> _Texte_
..........
Quant à l’envoi de commandos libyens à Ouaga, il répondait, selon Mousbila Sankara, à un plan conçu par Kadhafi et Compaoré pour – non pas participer à une « purge » anti-Compaoré –, mais plutôt pour porter ce dernier au pouvoir. Si les 200 militaires libyens ne sont jamais intervenus, c’est « parce que le coup d’État avait déjà eu lieu et que cette aide n’était plus nécessaire », estime l’ambassadeur Sankara. Ce dernier souligne, par ailleurs, que de nombreux responsables libyens se sont rendus dans la capitale burkinabè peu de temps avant et peu de temps après le coup d’État. Moussa Koussa, patron des comités révolutionnaires, de la sécurité et du renseignement libyens, a même été reçu par Compaoré le jour même de l’assassinat de Sankara… 

30 ans plus tard, l’ancien ambassadeur de Libye au Burkina-Faso Mohamed Al-Madani Al-Azhari dément, lui, toute complicité de la Libye et de Kadhafi dans l’assassinat de Sankara… Il soutient au contraire s’être personnellement engagé le 26 septembre 1987 pour réconcilier Sankara et Compaoré.
..........
> _Données extraites_
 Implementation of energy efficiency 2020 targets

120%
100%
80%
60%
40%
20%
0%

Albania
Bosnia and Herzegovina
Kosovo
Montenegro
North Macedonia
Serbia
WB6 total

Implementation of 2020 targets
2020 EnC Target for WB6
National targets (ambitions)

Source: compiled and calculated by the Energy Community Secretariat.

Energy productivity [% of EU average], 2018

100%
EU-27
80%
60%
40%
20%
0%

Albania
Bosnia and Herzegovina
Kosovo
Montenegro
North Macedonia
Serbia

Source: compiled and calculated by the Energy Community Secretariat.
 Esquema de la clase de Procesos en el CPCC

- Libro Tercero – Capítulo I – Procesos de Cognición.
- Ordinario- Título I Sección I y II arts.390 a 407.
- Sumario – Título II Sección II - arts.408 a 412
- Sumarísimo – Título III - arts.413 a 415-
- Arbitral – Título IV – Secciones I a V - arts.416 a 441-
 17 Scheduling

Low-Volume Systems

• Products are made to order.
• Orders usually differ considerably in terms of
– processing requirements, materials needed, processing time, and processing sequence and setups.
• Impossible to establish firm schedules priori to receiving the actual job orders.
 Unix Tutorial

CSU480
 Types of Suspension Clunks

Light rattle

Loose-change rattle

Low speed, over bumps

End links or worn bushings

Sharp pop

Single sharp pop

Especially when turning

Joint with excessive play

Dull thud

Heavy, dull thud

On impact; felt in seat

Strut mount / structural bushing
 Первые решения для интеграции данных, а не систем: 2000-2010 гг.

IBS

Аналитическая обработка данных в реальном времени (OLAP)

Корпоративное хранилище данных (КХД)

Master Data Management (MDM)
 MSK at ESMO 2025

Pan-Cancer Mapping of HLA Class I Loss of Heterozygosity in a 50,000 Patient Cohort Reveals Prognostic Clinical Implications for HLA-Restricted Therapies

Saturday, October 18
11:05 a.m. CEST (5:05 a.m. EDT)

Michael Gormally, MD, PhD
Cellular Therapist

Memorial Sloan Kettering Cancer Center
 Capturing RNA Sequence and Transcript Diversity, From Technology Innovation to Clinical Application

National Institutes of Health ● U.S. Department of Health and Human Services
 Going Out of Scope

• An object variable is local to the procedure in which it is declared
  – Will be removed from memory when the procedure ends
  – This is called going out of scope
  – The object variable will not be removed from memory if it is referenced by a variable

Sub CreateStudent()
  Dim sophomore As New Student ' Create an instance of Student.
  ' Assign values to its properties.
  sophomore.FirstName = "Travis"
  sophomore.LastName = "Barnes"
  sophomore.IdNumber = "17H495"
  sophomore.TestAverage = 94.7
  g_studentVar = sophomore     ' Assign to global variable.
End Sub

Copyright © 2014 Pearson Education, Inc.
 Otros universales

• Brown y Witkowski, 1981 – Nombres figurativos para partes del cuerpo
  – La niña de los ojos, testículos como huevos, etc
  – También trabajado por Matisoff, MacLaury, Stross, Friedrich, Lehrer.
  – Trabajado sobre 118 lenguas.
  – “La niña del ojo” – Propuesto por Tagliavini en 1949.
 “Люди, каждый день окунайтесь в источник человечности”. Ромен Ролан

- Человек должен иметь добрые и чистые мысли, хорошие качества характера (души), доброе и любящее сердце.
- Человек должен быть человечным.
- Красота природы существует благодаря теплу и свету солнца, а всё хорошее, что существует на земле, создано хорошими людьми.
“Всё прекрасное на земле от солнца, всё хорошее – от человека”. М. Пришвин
..........
> _Complétez ce qui suit_
#1 D'après le texte, répondez aux questions suivantes.
(a) Combien de militaires libyens ne sont jamais intervenus ?
(b) Quelles responsabilités exerçait Moussa Koussa ?
(c) À quelle date l'ancien ambassadeur de Libye au Burkina-Faso affirme-t-il s'être engagé pour réconcilier Sankara et Compaoré ?
#2 Reproduisez à l'identique le passage du texte qui s'ouvre sur les mots « 30 ans plus » et se clôt sur « Sankara et Compaoré. ».
Appuyez-vous uniquement sur le texte pour répondre.

> _Réponses données_
#1
(a) 200 militaires libyens.
(b) Il était patron des comités révolutionnaires, de la sécurité et du renseignement libyens.
(c) Le 26 septembre 1987.

#2
30 ans plus tard, l’ancien ambassadeur de Libye au Burkina-Faso Mohamed Al-Madani Al-Azhari dément, lui, toute complicité de la Libye et de Kadhafi dans l’assassinat de Sankara… Il soutient au contraire s’être personnellement engagé le 26 septembre 1987 pour réconcilier Sankara et Compaoré.